When potential clients meet with me about their cases, I invariably give them a list of things for them to do to help the negotiation of their cases and any possible sentence. For marijuana possession cases, I advise to stop using illegal drugs and to get weekly clean urine/drug tests once the urine is clean of illegal drugs, to enter a drug education program, and to do a minimum of 24 hours of documented community service. Sometimes I also suggest doing some documented self-help meetings, and to seek a psychologist’s positive prognosis. Completing a drug program with random drug testing, and doing 24 hours of community service is the equivalent of the 251 requirements, except that a 251 disposition also requires a six-month driving suspension.

It is important for my clients to pace themselves in handling my suggested assignments, to deal with competing demands on their time.

In a recent victory, through an agreed case dismissal, my client overachieved with my suggested assignments, by doing many more than my suggested hours of community service and suggested self-help meetings. Criminal defendants who go out of their way relevantly to improve themselves post-arrest and pre-trial can stand head and shoulders in the minds of prosecutors and judges over the great percentage who do little to nothing in that vein.

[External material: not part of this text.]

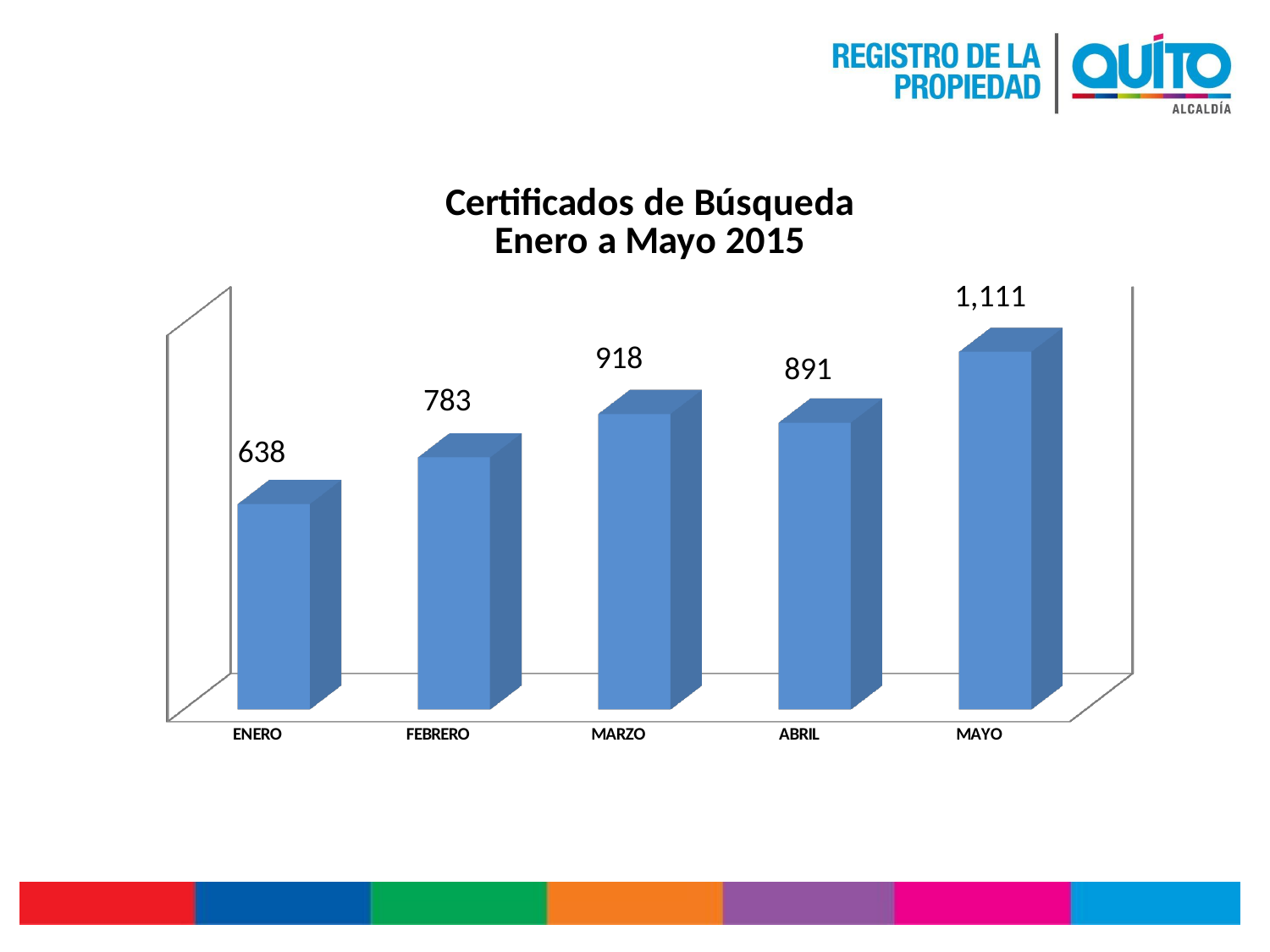
Does the value rise or fall from ENERO to MARZO? rise Which month has the lowest value? ENERO What kind of chart is this? bar chart What is the title of the chart? Certificados de Búsqueda Enero a Mayo 2015 What is the difference between the values for MARZO and ABRIL? 27 Which is larger, the value for FEBRERO or the value for ABRIL? ABRIL What is the difference between the values for MAYO and ENERO? 473 What is the value for ENERO? 638 What is the value for MARZO? 918 Which month has the highest value? MAYO How many months are shown on the chart? 5 What is the value for MAYO? 1,111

My battle for my criminal defense clients is teamwork. In this marijuana case that led to a dismissal, I fully prepared for trial battle and discovered a major weakness in the prosecution’s case that might or might not have gotten us an acquittal. Whether and when to disclose such weaknesses in negotiations depends case-by-case, and includes trusting my gut. Here, I did not reveal this weakness, and instead saw us go from a prosecutor with no interest in any result other than a marijuana possession guilty finding, to a subsequent trial date with a prosecutor more open to alternatives to a marijuana guilt in marijuana possession cases, and with my ability to show that my client already had gone above and beyond what even the 251 program would require.

With all the much more severe criminal charges that regularly go to court — including rape, robbery and murder — one might ask how big of a deal it is to prepare for and defend a marijuana case to the hilt like this. Such a viewpoint should be limited to prosecutors, police and judges, and to as few of them as possible. I defend all my clients to the hilt. The criminal justice system at best masquerades as more just than it is. In the American criminal justice system, countless presumed-innocent people are caged on no bond or excessive bond pretrial; too many acts that should not be criminalized are criminalized (for instance marijuana, prostitution, and gambling); too many innocent people are convicted or plead guilty to avoid even worse outcomes; too few procedural protections exist to put a criminal defendant on a level playing field (including stingy Virginia criminal discovery rules, and all sorts of statutory, rule and case decisions permitting the introduction of too much damning evidence that should never see the light of day at trial); and convictions even of misdemeanor varieties can be devastating for liberty, careers, reputation, police radars, and immigration status and benefits, with subsequent convictions risking harsher treatment than first convictions.

The rush of each victory is great. It helps soothe the bruises of the defeats, as well.